Besides being a place to race off-road vehicles, the park features 15 miles of trails for hiking, horseback riding and mountain bikes. An additional 13 miles of paved roads are popular for bike riding and cross-country skiing. The park even boasts a tiny airport for flying model planes.

For those more interested in exploring nature, most of the park is timber with occasional glades and prairie. Up to a thousand acres of savannas, grassy areas mixed with large trees, have been identified.
There are four small, clear-water lakes teeming with the usual pond fish — bass, crappie, bluegill and channel catfish. Two swimming beaches have sandy bottoms made from mine tailings.

But make no mistake, most people come to St. Joe State Park to kick up some dust. Last year visitors bought 46,000 riding permits at the park. The roar of powerful engines can be heard for miles around and the ever-present bobbing of the required orange flags on four-wheelers can be seen through the trees.

“The off-road area is real popular,” says Bill Bonnell, the park’s superintendent. “The majority of users, that’s what they come for. But the beaches will get real crowded once school lets out.”
Off-road vehicles are confined to the area where mining took place. Other trails wind through the woods.

Separate campgrounds cater to off-road and horseback riders. The park also has a staging area with ramps for unloading off-road vehicles.

There is no charge to enter the park, but if you want to ride off-road vehicles there is a fee.

Columbia’s Finger Lakes State Park offers a much different experience. Coal was once mined here and while the landscape may seem natural to the casual observer, it is actually the work of strip mining.

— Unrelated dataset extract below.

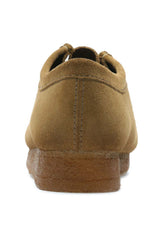 Clarks Originals Wallabee in Cola Brown Suede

Coal deposits underlie much of northern Missouri. To find them miners removed tons of rock and soil to reach long, narrow seams of coal.

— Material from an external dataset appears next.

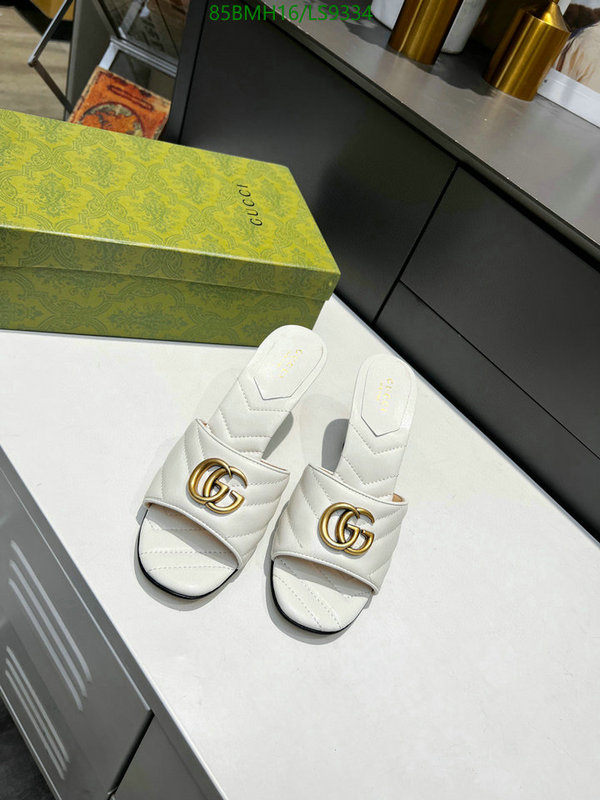 Women Shoes-Gucci, Code: LS9334,$: 85USD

The “finger lakes” that gave this park its name are actually pits where coal has been removed. They make a perfect playground for park visitors. Several of these long, skinny lakes have been connected to form a 1.5-mile canoe trail.

On another, a swimming beach complete with changing house has been created. It is one of the most popular swimming holes in the Columbia area.

Unlike St. Joe, Finger Lakes does not allow horseback riding. The park is much smaller than St. Joe and those who designed its management plan decided horses and noisy motorcycles in close proximity don’t mix.

At Finger Lakes you can find 70 miles of off-road trails. There is one well-marked main trail that runs north and south through the park. Other unmarked trails offer the real possibility of literally losing yourself but all eventually lead back to the main trail. There’s also a 10-acre motocross track often used for races. The track is challenging, with jumps and sharp turns.

There is a youth track as well. This area is open to children 12 and under riding motorcycles with 80cc or smaller engines.

The two parks differ in the challenges they offer as well as in the types of vehicles they allow. At St. Joe State Park the sandflats are well-suited to beginning riders. Finger Lakes’ rugged trails are more difficult.

“The trails are rugged. They run through the woods,” says Patricia Fagan, an employee of Finger Lakes State Park. “I’d say they are more for the intermediate to advanced riders. But we do have beginners come out.”

She says it’s not unusual to see riders from all surrounding states and even as far away as Colorado using the trails at Finger Lakes. “They don’t have facilities like this in their states,” she says.

St. Joe State Park welcomes dune buggies and four-wheel drive trucks, but only on the sandflat areas. These vehicles are not allowed at Finger Lakes.

Both parks offer a number of races. Finger Lakes holds races sanctioned by the Motocross Parents Association. From six to nine races a year are held at the track. Two mountain bike events are held as well.

At St. Joe similar events are held. In addition, the park has a bicycle road race and a black powder rendezvous in August.

Missouri’s state parks offer something for everyone, and these two parks are worth visiting if you own off-road vehicles. Adventure awaits you at every turn and jump.